Reflections on “The Pastor”

by Eugene Peterson

Ch. 5 - Garrison Johns

Sarcastically Eugene calls Garrison John his first convert. Garrison was the local neighborhood bully who made fun of him for being a Christian when he was a kid and beat him up several times. One day however he had enough and instead of turning the other cheek he snapped, wrestled him to the ground, hit in in the face and in a good Crusader fashion made him say, “I believe in Jesus Christ as my Lord and Savior.” Eugene laments the incident and talks about how easily it is to be motivated by what we perceive as “righteous emotion” or anger in ministry.


I got in a lot of fights growing up. When I look back on my life there has been an undercurrent of anger I’ve had for as long as I remember. It peaked while I was in high school and I got in a lot of fights, being suspended several times. 


My last real fight was when I was a senior in high school. The principle told me if I got in one more fight I’d be expelled. I was to graduate in a few weeks but got in a fight with a dude from my mechanics class in the hall. Our teacher immediately came out and knowing my situation looked at both of us and said, “You guys got that out of your system?” We both nodded yes and then he said, “Now scram, and get out of here.” 


When I became a Christian I instinctually knew I needed to learn the fruit of self-control. I joined an MMA gym for nearly four years thinking a healthy place to swing my fists might help. I learned good discipline and technique and made some great friends but it wasn’t until I addressed the root of my anger that my temperament changed in a big way. Deep seated anger typically stems from a deep seated wound in a person, often some form of abuse, whether it be verbal, physical or sexual. Once we’re able to see that the power of forgiveness can break out and soften the soul.


Over the years there’s been several opportunities to raise my fists again, but in each case I’ve backed down remembering the Savior who could’ve have used His divine power to fight but instead gave up His arms to be stretched out on a cross in love for His enemies. Righteous anger can be tricky. There’s been many times I’ve felt justified for dealing with person or situation harshly because I was right. Sadly however, we can often be right, having the right argument or the right assessment and yet lose the person. 


It’s been said we can choose to either be right or be in relationship. In the grand scheme of things it seems relationship is really what matters most and I’m so glad God has given me grace instead of treating me according to what’s right or just, for then I’d surely headed for hell.
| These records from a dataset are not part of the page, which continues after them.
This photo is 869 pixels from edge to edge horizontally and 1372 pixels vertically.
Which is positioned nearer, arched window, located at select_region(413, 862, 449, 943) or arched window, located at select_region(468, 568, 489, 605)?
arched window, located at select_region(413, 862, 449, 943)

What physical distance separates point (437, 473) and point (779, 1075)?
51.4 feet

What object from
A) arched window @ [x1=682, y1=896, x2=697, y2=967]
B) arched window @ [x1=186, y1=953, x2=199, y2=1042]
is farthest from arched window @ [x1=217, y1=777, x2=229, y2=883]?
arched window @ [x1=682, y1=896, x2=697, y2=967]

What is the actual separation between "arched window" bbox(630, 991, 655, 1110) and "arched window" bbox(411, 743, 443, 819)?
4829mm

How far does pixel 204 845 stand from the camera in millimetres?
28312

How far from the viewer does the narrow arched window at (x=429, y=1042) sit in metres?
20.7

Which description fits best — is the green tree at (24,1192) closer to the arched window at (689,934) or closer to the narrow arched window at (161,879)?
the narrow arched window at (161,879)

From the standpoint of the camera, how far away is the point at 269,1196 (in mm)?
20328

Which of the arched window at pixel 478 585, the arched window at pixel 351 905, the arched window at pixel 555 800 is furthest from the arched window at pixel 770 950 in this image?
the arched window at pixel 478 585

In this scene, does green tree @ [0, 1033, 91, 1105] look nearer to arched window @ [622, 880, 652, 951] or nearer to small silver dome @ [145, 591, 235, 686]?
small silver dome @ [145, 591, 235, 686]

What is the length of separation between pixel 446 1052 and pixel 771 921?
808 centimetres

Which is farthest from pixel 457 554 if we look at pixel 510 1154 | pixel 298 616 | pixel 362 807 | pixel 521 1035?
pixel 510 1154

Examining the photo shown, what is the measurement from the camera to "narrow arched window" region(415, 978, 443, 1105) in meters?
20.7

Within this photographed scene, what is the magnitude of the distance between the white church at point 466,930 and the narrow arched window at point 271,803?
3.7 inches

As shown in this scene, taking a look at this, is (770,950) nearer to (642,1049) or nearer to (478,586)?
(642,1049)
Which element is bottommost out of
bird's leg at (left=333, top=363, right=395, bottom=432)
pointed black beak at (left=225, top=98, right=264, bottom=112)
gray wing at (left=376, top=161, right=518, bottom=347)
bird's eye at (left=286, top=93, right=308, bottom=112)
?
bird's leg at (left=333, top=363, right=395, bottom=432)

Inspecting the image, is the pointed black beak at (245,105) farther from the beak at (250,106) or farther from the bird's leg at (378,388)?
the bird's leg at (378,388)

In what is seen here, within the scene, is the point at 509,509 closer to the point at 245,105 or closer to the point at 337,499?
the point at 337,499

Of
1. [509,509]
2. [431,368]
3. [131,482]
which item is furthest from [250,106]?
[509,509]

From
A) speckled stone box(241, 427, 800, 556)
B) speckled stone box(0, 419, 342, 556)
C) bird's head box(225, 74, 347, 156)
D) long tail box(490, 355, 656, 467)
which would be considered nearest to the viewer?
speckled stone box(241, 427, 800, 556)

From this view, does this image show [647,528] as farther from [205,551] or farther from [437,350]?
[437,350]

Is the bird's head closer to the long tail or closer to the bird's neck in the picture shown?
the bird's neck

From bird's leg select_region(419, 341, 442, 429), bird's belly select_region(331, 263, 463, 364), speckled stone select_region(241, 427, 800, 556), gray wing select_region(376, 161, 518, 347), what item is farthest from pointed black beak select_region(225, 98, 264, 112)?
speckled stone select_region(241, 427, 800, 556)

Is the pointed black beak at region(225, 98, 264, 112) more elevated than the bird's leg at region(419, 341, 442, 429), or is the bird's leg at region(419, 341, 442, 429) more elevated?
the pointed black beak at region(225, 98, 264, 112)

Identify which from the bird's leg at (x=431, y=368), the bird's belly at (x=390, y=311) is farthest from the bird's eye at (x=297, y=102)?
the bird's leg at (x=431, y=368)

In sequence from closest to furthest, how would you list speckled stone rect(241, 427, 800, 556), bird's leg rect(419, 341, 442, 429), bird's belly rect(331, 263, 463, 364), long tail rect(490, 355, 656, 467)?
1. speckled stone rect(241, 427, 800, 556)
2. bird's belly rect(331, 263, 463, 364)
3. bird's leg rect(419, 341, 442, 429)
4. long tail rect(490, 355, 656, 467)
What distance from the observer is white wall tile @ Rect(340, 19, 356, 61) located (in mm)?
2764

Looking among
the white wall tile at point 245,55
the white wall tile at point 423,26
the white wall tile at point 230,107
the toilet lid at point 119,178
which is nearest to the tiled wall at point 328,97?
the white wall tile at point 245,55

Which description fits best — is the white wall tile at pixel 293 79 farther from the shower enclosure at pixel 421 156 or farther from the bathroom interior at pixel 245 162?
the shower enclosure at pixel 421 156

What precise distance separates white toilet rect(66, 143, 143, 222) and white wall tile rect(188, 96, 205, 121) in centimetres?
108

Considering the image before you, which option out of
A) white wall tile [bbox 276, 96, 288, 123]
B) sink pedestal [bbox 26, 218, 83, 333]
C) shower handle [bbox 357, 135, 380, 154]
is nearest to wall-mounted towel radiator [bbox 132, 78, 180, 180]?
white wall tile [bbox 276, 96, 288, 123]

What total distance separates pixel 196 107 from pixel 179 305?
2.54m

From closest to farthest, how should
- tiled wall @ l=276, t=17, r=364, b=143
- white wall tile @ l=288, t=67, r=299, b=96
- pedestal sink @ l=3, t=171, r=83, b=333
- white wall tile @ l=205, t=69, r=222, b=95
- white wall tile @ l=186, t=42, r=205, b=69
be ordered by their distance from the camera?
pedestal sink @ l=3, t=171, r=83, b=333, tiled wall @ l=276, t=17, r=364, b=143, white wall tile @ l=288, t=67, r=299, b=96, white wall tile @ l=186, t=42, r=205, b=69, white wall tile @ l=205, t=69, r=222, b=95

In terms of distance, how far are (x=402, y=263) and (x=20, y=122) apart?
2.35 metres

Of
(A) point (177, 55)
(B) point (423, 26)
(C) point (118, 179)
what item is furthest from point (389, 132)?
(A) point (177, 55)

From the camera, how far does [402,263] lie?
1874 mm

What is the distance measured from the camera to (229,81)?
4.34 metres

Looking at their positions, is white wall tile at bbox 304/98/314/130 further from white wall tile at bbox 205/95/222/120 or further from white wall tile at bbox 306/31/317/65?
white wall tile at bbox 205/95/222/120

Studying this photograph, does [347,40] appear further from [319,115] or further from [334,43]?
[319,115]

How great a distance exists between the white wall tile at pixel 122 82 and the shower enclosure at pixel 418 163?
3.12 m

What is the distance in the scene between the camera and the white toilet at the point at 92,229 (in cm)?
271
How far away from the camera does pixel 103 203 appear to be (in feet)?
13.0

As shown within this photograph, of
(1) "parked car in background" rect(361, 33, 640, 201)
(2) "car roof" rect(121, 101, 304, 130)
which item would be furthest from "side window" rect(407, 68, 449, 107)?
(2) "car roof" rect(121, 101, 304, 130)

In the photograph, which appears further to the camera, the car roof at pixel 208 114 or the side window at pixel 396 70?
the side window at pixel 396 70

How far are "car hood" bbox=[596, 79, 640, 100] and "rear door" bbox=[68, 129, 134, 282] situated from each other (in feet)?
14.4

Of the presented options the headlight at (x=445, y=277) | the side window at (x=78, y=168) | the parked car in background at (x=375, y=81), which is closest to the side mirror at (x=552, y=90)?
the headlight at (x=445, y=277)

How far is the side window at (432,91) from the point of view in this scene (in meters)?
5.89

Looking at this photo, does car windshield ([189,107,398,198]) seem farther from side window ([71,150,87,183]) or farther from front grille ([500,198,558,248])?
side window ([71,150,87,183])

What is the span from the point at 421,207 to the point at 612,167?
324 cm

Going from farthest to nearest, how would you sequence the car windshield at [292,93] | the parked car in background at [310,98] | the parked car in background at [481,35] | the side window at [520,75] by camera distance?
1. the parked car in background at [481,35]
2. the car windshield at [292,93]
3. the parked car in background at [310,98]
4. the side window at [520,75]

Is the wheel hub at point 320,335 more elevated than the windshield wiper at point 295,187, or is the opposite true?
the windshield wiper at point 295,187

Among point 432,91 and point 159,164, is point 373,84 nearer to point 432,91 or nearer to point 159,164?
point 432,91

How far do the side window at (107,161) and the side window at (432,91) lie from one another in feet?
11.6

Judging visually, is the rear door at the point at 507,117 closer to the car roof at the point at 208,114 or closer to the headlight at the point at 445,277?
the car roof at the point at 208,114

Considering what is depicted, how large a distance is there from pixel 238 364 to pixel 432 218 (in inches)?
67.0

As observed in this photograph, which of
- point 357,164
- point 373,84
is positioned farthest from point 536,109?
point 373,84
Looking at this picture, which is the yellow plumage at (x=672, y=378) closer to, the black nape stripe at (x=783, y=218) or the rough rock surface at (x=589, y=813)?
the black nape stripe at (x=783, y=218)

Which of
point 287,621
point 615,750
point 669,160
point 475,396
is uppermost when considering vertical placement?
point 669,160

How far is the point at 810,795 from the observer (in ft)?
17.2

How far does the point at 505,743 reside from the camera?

We sang a song that’s somewhat new to our church this last Sunday called, “Wood and Nails” by Audrey Assad and Josh Garrels. There’s part of the chorus I think summarizes what God’s done in my life with anger. It says, “The curse is done, the battle won, swords bent down into plowshares. Your scar-borne hands, we’ll join with them, serving at the table You’ve prepared.”


My fists, like a sword used to always be clenched and ready to strike. Now my hands are open, working in the soil to love and serve and feed God’s people with the food of grace Jesus won on the cross.